The following is a guest post by Abbey Potter, Program Officer, NDIIPP. She is also Communications Officer for the IIPC.
The Future of the Past of the Web was a well-named event hosted by the Digital Preservation Coalition, JISC, and the British Library on October 7th. It followed in a sequence of DPC events on web archiving that examined current practice and trends. This year’s focus was on using web archives and the future of researcher access. Memento and the idea of delivering and using web archives as data were the hot topics.
Herbert van der Sompel of the Los Alamos National Labaratory, and co-leader of the Memento project, presented a compelling use case for Memento in which he took an older paper he published and tried to follow the links he cited back to the original resources. Most of the links were broken, though all but one are available in a web archive somewhere. Using the Memento plug-in or other Memento tool a user would be able to reach the archived version if the resource no longers exists on the live web.

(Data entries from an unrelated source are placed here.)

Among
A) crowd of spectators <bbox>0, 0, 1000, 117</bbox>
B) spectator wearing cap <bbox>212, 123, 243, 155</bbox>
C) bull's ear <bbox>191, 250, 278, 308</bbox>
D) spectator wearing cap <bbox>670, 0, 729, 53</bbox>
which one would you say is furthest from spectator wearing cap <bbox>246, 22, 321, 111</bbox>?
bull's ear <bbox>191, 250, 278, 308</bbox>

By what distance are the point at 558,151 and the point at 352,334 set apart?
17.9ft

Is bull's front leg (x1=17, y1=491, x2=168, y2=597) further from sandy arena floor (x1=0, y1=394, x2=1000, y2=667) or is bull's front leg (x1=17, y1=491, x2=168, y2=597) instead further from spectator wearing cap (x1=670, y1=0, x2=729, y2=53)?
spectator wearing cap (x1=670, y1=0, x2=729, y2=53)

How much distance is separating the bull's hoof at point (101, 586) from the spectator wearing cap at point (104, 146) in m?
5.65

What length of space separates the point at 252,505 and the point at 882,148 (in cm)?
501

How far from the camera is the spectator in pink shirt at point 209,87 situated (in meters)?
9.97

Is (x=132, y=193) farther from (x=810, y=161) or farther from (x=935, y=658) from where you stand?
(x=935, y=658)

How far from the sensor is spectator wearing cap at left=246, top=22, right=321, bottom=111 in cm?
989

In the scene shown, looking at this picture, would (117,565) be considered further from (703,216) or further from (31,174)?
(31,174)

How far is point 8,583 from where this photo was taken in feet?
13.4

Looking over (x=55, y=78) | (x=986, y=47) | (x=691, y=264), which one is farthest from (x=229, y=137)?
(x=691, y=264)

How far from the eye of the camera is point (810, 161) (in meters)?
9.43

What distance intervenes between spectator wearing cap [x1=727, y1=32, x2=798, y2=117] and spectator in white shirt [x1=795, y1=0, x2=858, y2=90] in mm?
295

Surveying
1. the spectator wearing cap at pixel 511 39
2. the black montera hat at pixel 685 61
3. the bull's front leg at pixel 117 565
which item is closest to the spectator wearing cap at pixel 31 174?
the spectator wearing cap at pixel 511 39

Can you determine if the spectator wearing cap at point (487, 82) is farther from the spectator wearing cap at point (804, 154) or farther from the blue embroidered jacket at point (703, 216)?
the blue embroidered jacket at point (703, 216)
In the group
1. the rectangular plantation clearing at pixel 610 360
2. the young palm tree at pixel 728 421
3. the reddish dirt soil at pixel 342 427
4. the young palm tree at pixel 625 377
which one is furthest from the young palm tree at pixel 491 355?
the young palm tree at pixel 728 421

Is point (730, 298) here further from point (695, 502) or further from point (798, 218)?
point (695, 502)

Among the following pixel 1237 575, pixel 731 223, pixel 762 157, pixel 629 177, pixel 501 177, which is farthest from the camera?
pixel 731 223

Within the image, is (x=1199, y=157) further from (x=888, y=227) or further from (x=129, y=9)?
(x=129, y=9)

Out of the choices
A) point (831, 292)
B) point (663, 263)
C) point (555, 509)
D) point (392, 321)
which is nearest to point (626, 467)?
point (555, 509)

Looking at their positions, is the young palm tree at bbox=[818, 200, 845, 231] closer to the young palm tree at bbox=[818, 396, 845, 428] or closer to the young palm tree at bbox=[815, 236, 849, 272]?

There was a lot of excitement about the usefulness of the project and the possibilities for awareness. Users who don’t find what they are looking for on the web may not know they can redirect their search to a web archive. Giving seamless access to the archived resources will raise the profile of web archives. If access is restricted for policy or copyright reasons the user can at least know the archived version exists and how they could pursue access.
The rise of data use, delivery and preservation as core digital library services has appeared on this blog before (“D is for data” by Martha Anderson and “Data is the new black” by Leslie Johnston). Web archives are very big in terms of their size, the numbers of files, and the diversity of content. And because web data is structured and machine readable, there is tremendous potential for web archives as research datasets. Both the n-gram search offered by the British Library and the WayBack Machine’s new beta release allow users a better view of what’s in the archives.